(Extracted records)
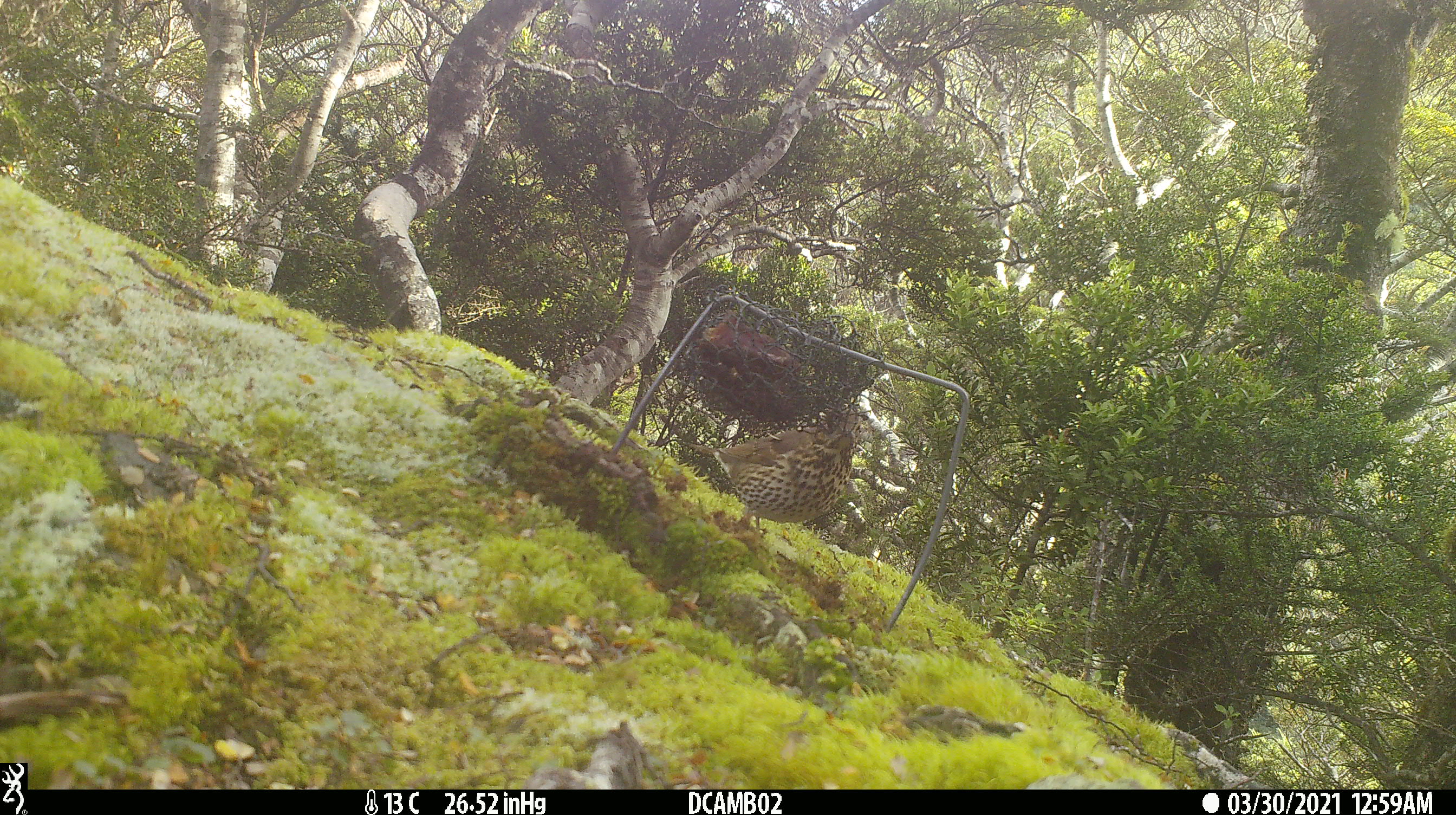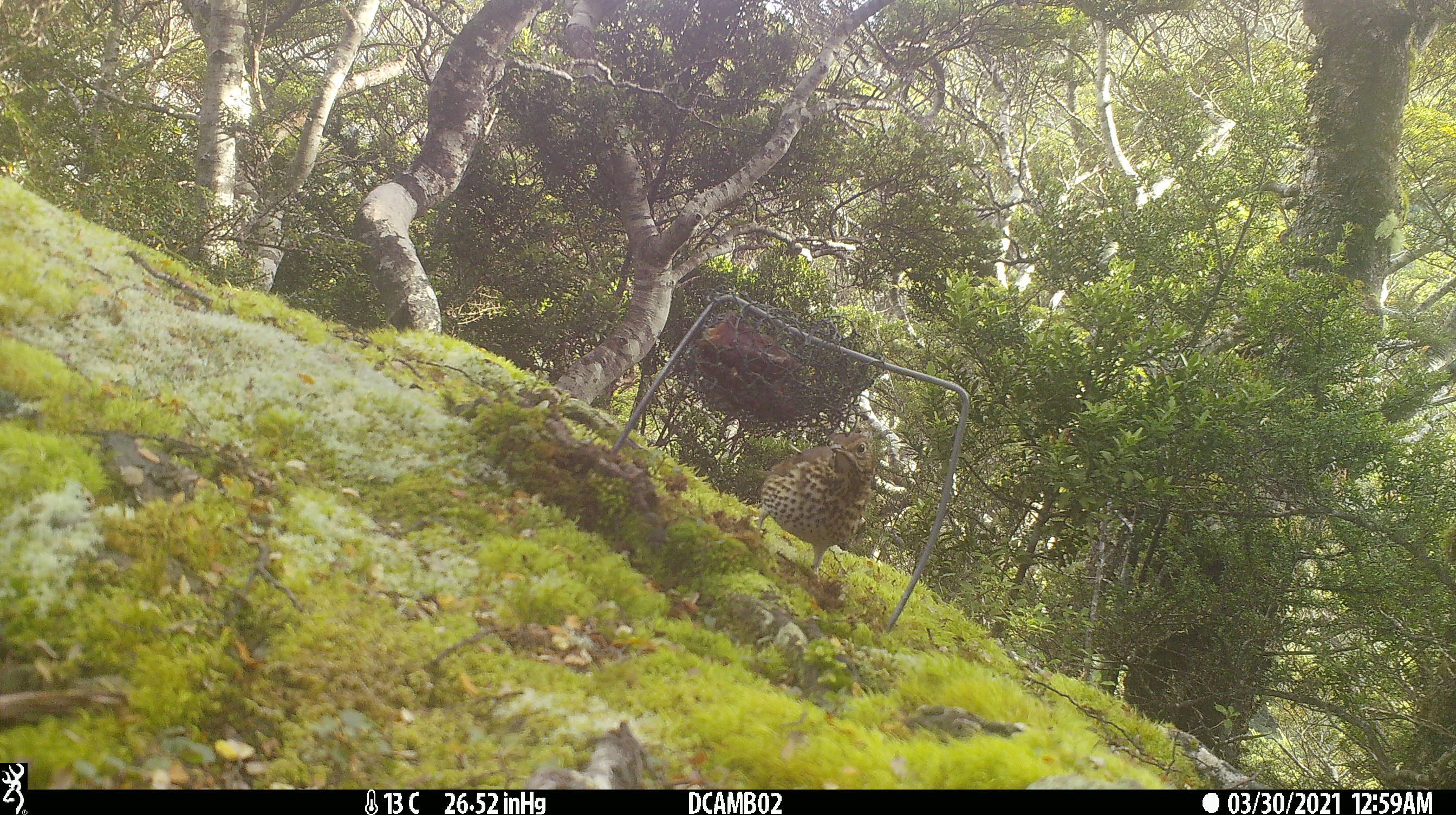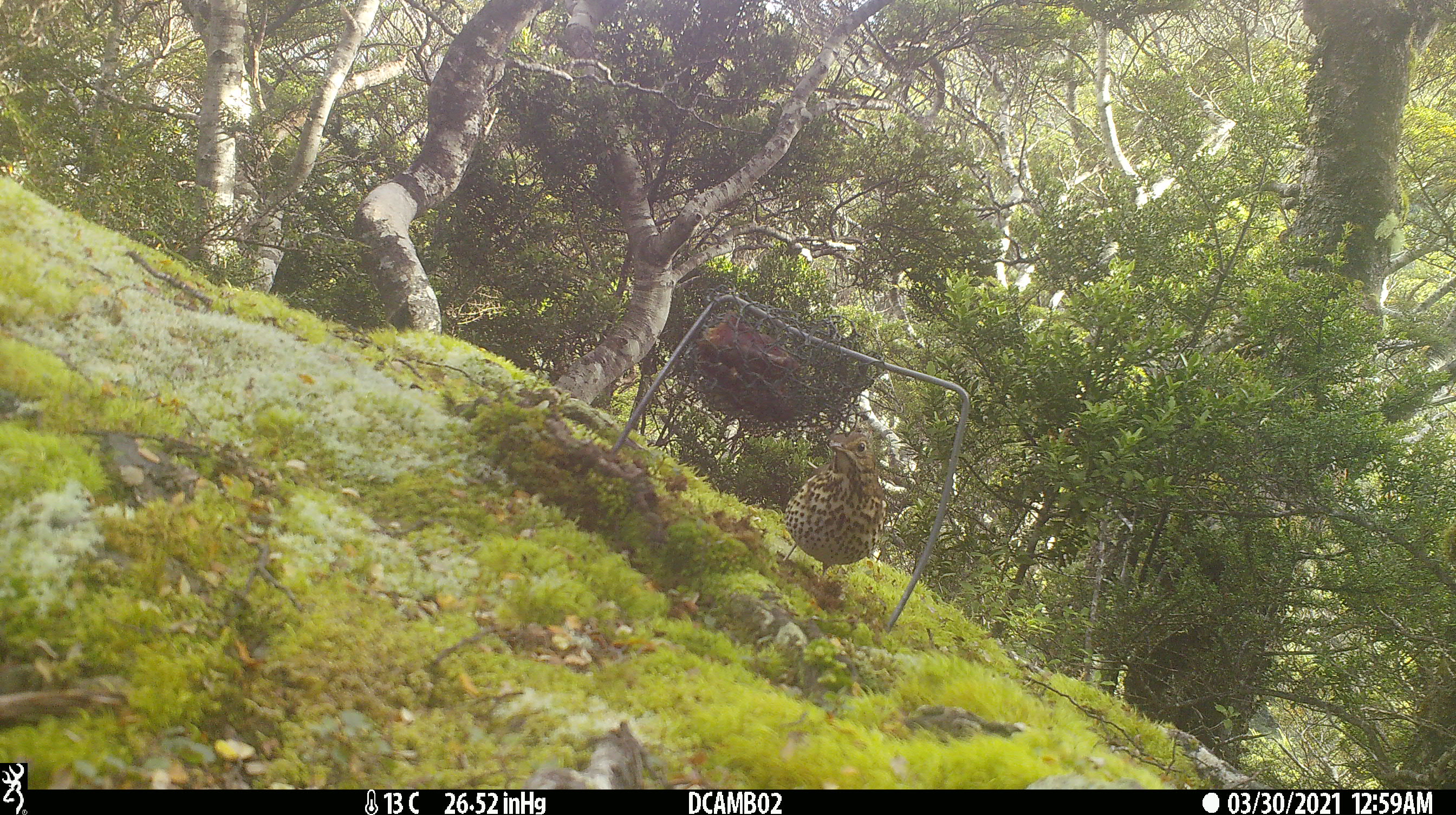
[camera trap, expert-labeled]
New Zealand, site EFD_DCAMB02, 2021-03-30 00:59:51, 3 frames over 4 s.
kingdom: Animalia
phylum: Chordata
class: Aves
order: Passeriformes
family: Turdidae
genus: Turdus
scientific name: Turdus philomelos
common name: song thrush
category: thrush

## Exercise aim
Nothing but the lines from the one holding "phylum: Chordata" to the end of the entries should be output, each exactly as it appears.

## Response area
phylum: Chordata
class: Aves
order: Passeriformes
family: Turdidae
genus: Turdus
scientific name: Turdus philomelos
common name: song thrush
category: thrush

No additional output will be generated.